Dever Cristão
Rossi e Alves eram diretores de conhecido templo espírita e
davam-se muito bem na vida particular. Afinidade profunda. Amizade recíproca.
Sempre juntos nas boas obras, integravam-se perfeitamente no programa do bem.
Alves, com desapontamento, passou a saber que Rossi, nas três noites da semana
sem atividades doutrinárias, era visto penetrando a porta de uma casa
evidentemente suspeita, lugar tristemente adornado para encontros clandestinos
de casais transviados.
Persistindo semelhante situação por mais de um mês, Alves, certa noite,
informado de que o amigo entrara na casa referida, veio esperá-lo à saída. Dez,
onze, meia-noite...
Alguns minutos depois de zero hora, Rossi saiu calmo e o amigo abordou-o.

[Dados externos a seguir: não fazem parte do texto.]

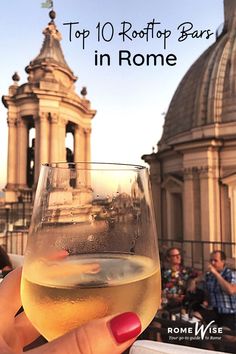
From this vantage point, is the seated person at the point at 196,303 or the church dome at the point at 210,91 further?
the church dome at the point at 210,91

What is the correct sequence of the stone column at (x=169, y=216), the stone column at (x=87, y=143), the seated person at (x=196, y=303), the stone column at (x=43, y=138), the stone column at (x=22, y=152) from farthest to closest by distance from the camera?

- Meu caro - advertiu Alves, sisudo -, não posso vê-lo reiteradamente neste
lugar. Você é casado, pai de família e, além de tudo, carrega nos ombros a
responsabilidade de mentor em nossa Casa. Nada podemos condenar, mas você não
ignora que álcool e entorpecentes, aí dentro, andam em bica...
Rossi a cabeça num gesto característico e observou:
- Não há nada. Estou apenas cumprindo um dever cristão.
- Dever cristão?
- Sim, a filha de um dos meus melhores amigos está freqüentando este círculo.
Jovem inexperiente. Ave desprevenida em furna de lobos. Enganada por lamentável
explorador de meninas, acreditou nele... Mas a batalha está quase ganha.
Convidei-a a pensar. Há mais de um mês prossegue a luta. Hoje, porém, viu com os
próprios olhos o logro de que é vítima. Acredito que amanhã surgirá renovada...
E ante os olhos desconfiados do amigo:
- Você sabe. É preciso agir, sem rumor, sem escândalo. Quem sabe? Talvez em
futuro próximo a invigilante pequena possa encontrar companheiro digno. E ser
mãe respeitada.
Alves riu-se às pampas, de maneira escarninha, e falou:
- Vou ver se é verdade.
- Não, não! Não vá! - pediu Rossi, em súplica ansiosa.
- Tem medo de ser apanhado em mentira? - disse Alves, com a suspeita no rosto.
E sem mais nem menos entrou casa a dentro, encontrando, num pequeno salão, sua
própria filha chorando ao pé de um cavalheiro desconhecido.